Dorsal Root Ganglia Mitochondrial Biochemical Changes in Non-diabetic and Streptozotocin-Induced Diabetic Mice Fed with a Standard or High-Fat Diet

Background: Mitochondrial dysfunction is purported as a contributory mechanism underlying diabetic neuropathy, but a defined role for damaged mitochondria in diabetic nerves remains unclear, particularly in standard diabetes models. Experiments here used a high-fat diet in attempt to exacerbate the severity of diabetes and expedite the time-course in which mitochondrial dysfunction may occur. We hypothesized a high-fat diet in addition to diabetes would increase stress on sensory neurons and worsen mitochondrial dysfunction. Methods: Oxidative phosphorylation proteins and proteins associated with mitochondrial function were quantified in lumbar dorsal root ganglia. Comparisons were made between non-diabetic and streptozotocininduced (STZ) C57Bl/6 mice fed a standard or high-fat diet for 8 weeks.
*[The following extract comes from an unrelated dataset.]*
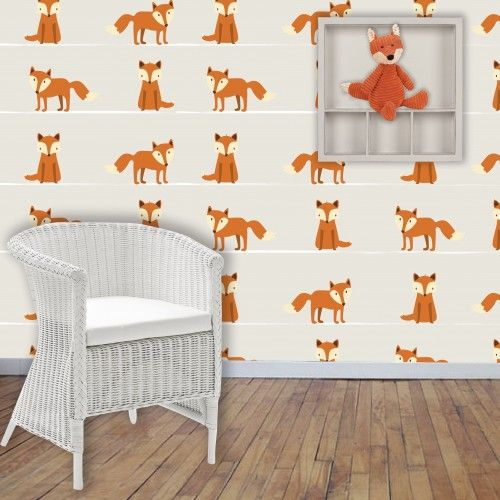 Here Comes the Fox Wallpaper by BC Magic Wallpaper.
Results: Complex III subunit Core-2 and voltage dependent anion channel were increased (by 36% and 28% respectively, p<0.05) in diabetic mice compared to nondiabetic mice fed the standard diet. There were no differences among groups in UCP2, PGC-1α, PGC-1β levels or Akt, mTor, or AMPK activation. These data suggest compensatory mitochondrial biogenesis occurs to offset potential mitochondrial dysfunction after 8 weeks of STZinduced diabetes, but a high-fat diet does not alter these parameters. Conclusion: Our results indicate mitochondrial protein changes early in STZ-induced diabetes. Interestingly, a high-fat diet does not appear to affect mitochondrial proteins in either nondiabetic or STZ- diabetic mice.